Our future liquidity and capital requirements will depend on a number of factors, including our ability to complete the development and commercialization of new products, our ability to achieve market acceptance of our products, our ability to monetize our investment in non-core technologies, our ability to obtain milestone or development funds from potential development and distribution partners, regulatory actions by FDA and international regulatory bodies, the ability to procure additional pipeline development opportunities and required financial resources, and intellectual property protection.
Our most significant near-term development priority is to continue our regulatory and pre-commercialization activities related to Lymphoseek. We continue to expect Lymphoseek-related commercial, research and development expenditures to decline now that the NDA is under review by the FDA; however, we expect expenses related to Lymphoseek to increase in preparation for the commercial launch. We continue to assess timelines and development costs for development of AZD4694 and RIGScan. We are also actively evaluating a number of different product licensing and/or acquisition opportunities, including [123I]-E-IACFT, for which we executed a license option agreement in January 2012. Additional costs related to completing the license and subsequent development expenditures related to [123I]-E-IACFT or some of the other late-stage radiopharmaceutical candidates we are evaluating, coupled with development costs related to our existing product candidates, may result in the use of a material portion of our available funds. We believe we have adequate financial resources, when considered with the flexibility of our development plans and anticipated cash flow following the commercialization of Lymphoseek, to permit us to fund some level of pipeline development opportunities. However, we cannot assure you that Lymphoseek will achieve FDA approval, or if approved, that it will generate our expected levels of sales and cash flow. If Lymphoseek is not approved, or its approval is delayed, we may need to revise our financial, operating and development plans.
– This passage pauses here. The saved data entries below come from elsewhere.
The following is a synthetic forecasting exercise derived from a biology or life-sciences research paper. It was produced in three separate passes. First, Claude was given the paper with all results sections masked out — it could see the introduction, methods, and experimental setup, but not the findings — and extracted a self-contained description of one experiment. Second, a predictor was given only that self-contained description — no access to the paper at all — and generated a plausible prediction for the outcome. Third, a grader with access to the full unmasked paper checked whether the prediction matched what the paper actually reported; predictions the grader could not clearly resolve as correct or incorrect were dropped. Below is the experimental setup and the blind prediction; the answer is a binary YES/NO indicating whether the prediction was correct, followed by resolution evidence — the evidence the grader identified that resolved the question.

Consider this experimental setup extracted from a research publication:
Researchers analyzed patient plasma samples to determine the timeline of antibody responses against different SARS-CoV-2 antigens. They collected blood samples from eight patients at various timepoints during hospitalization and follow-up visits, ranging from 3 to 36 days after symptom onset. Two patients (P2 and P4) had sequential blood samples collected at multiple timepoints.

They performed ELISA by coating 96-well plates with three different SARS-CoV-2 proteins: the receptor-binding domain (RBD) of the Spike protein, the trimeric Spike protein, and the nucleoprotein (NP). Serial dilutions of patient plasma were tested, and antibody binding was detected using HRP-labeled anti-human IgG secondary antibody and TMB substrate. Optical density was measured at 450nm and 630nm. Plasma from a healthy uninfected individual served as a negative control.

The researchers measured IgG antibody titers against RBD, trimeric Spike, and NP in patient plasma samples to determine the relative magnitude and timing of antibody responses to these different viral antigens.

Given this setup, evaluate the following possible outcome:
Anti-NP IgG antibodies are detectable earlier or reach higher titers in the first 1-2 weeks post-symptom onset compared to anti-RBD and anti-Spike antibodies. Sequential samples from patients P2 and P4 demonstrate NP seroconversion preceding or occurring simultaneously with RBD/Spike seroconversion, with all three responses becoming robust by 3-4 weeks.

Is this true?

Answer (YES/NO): NO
We filed a shelf registration statement in 2011 to provide us with future funding alternatives and flexibility as we execute on our plans to achieve our product development and commercialization goals, as well as evaluating and acting on opportunities to expand our product pipeline. We will continue to evaluate our timelines and strategic needs, and although we have not decided whether, when or how much capital might be raised under the registration statement, we will continue our efforts to maintain a strong balance sheet. Even if we decide to attempt to raise additional capital, we cannot assure you that we will be successful in doing so on terms acceptable to the Company, or at all. We also cannot assure you that we will be able to gain access and/or be able to execute on securing new development opportunities, successfully obtain regulatory approval for and commercialize new products, achieve significant product revenues from our products, or achieve or sustain profitability in the future.
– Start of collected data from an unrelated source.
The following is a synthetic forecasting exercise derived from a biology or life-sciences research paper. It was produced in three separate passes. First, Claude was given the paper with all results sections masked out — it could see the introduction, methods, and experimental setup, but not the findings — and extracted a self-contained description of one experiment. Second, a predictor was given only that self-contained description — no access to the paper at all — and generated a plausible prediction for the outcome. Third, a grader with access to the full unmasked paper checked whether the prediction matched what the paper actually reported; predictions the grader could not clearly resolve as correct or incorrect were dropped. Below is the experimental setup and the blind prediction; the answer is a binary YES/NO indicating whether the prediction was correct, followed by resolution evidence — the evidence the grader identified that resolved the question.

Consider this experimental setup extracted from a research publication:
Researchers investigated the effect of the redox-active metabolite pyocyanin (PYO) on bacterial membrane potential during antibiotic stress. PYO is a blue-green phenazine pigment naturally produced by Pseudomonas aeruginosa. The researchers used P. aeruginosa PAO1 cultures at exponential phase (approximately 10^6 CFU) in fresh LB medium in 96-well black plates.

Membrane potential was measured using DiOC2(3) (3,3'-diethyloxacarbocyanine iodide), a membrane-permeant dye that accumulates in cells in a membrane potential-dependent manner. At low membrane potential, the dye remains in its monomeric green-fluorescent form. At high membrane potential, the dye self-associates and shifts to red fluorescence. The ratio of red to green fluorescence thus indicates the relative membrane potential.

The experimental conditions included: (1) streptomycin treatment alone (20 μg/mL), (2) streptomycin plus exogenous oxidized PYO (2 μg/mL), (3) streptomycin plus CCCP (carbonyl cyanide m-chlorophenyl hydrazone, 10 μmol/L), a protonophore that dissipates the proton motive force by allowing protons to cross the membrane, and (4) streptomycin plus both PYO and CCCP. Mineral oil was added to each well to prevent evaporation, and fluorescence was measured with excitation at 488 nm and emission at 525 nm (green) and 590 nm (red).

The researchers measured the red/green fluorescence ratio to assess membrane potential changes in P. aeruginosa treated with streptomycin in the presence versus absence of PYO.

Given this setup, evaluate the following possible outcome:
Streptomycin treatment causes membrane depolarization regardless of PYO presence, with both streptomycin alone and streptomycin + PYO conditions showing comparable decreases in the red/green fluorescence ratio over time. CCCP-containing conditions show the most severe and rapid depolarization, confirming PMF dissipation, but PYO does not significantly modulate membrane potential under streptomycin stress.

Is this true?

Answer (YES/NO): NO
Recent Accounting Developments
In May 2011, the FASB and International Accounting Standards Board (IASB) issued ASU No. 2011-04, Fair Value Measurement (Topic 820): Amendments to Achieve Common Fair Value Measurement and Disclosure Requirements in U.S. GAAP and IFRSs (ASU 2011-04). ASU 2011-04 created a uniform framework for applying fair value measurement principles for companies around the world and clarified existing guidance in US GAAP. ASU 2011-04 is effective for interim and annual reporting periods beginning after December 15, 2011 and shall be applied prospectively. The adoption of ASU 2011-04 did not have a material effect on our consolidated financial statements.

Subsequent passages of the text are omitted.